Этот променад в Алансоне в летнюю пору представляет собою незыблемый ритуал. Все сливки местного общества прогуливаются здесь парами под ручку по обсаженной вязами аллее, раскланиваются друг с другом, или же не раскланиваются, задерживаясь ровно настолько, насколько полагается, в зависимости от сложного сплетения взаимоотношений и светской табели о рангах. Чета Сен-Фюрси занимала на этой шахматной доске привилегированное место, с тех пор как барон принял на свои плечи все бремя долга перед ослепшей супругой. Аура почтительного умиления окружала его. И надо же было, чтобы именно здесь, где он был в центре всеобщего внимания, разыгралась драма!
Барон едва не остановился как вкопанный, завидев под деревьями что-то необычное, поразительное; вернее, не что-то, а кого-то: молодую женщину, Мариетту, да, Мариетгу, по-весеннему свежую и хорошенькую, как никогда. Но если бы только это. Крестьяночка из Пре-ан-Пая была не одна. На Деми-Люн никто не гуляет в одиночку. Ее вел под руку мужчина, молодой мужчина. И как же хорошо они смотрелись рядом, оба сияющие молодостью, какими выглядели счастливыми!

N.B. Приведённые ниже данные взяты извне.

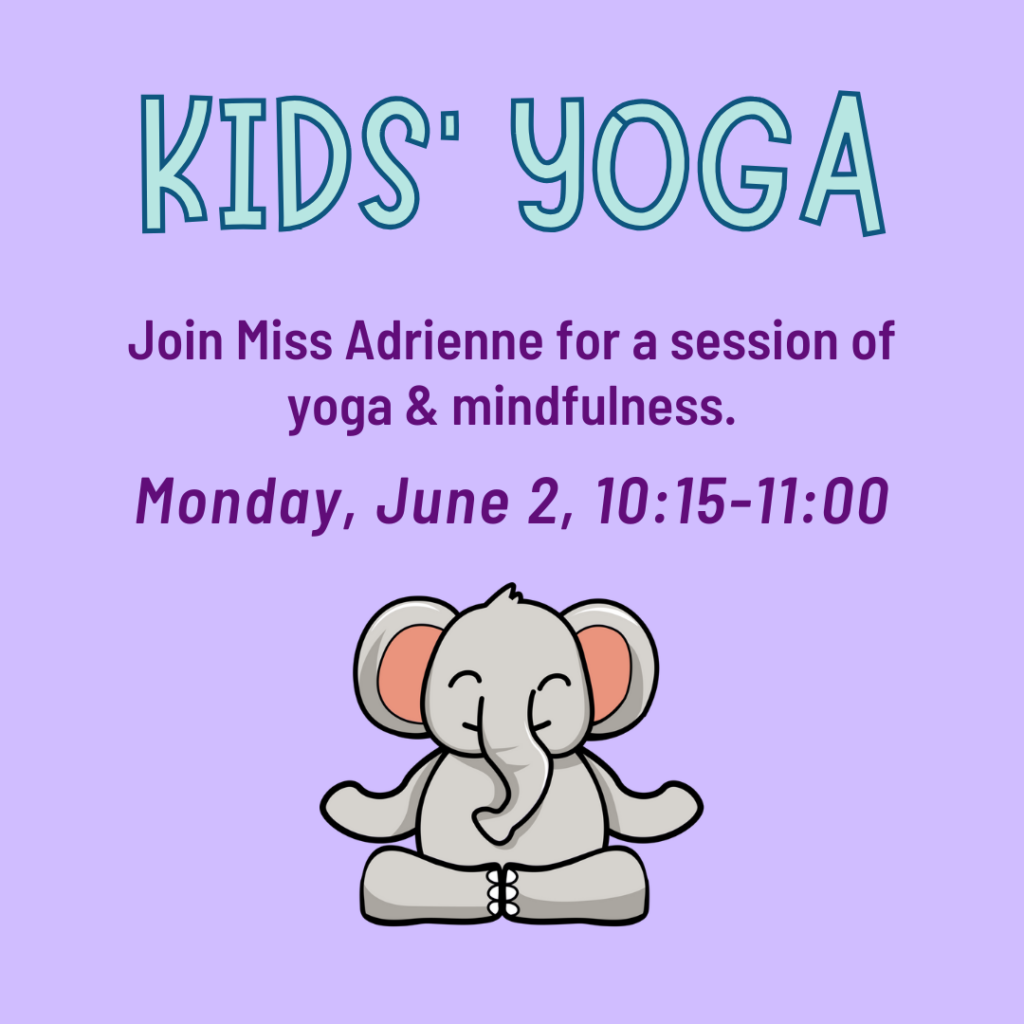 KIDS' YOGA

Join Miss Adrienne for a session of yoga & mindfulness.

Monday, June 2, 10:15-11:00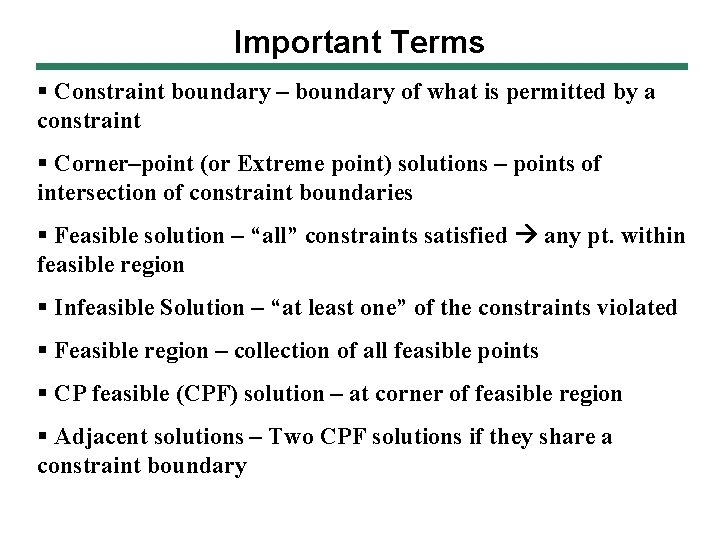 Important Terms

▪ Constraint boundary – boundary of what is permitted by a constraint

▪ Corner–point (or Extreme point) solutions – points of intersection of constraint boundaries

▪ Feasible solution – “all” constraints satisfied → any pt. within feasible region

▪ Infeasible Solution – “at least one” of the constraints violated

▪ Feasible region – collection of all feasible points

▪ CP feasible (CPF) solution – at corner of feasible region

▪ Adjacent solutions – Two CPF solutions if they share a constraint boundary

Видение длилось не больше минуты, но оно так сильно задело барона за живое, что его жена, которая шла, тесно прижавшись к нему, не могла этого не заметить. Но почему же она ни о чем его не спросила — когда она то и дело задавала вопросы о каждом встречном? Он поднял на нее встревоженный взгляд. И то, что он увидел, ошеломило его еще больше, чем появление Мариетты среди алансонских буржуа: баронесса улыбалась. Она улыбалась не кому-то, как все люди вокруг, которые здоровались, встречаясь. Нет, это была улыбка чему-то глубоко личному, очевидно, непроизвольная; эта улыбка расплывалась по всему ее лицу, перечеркнутому темными очками, оно просияло, и — чего не случалось уже давно — баронесса рассмеялась, просто не смогла удержать серебристого глумливого смешка.
Почему она улыбается, почему смеется? И, во-первых, почему не спросила, что случилось, когда почувствовала, как ее муж весь содрогнулся рядом с ней? Почему? Да потому, что она увидела то же, что и он — Мариетту под руку с молодым мужчиной, — потому что она на самом деле видит не хуже его!
Барон был потрясен вдвойне. Как и следовало ожидать при его характере, реакция была немедленной. Он повернулся к жене, с минуту всматривался в ее лицо, а потом резким движением сорвал с нее очки, которые упали на землю.
— Сударыня, — глухо произнес он, — мне только что нанесены две раны. Вами и другой женщиной. В том, что касается вас, я намерен внести полную ясность. И я имею все основания полагать, что вы не нуждаетесь в моей помощи, чтобы добраться домой.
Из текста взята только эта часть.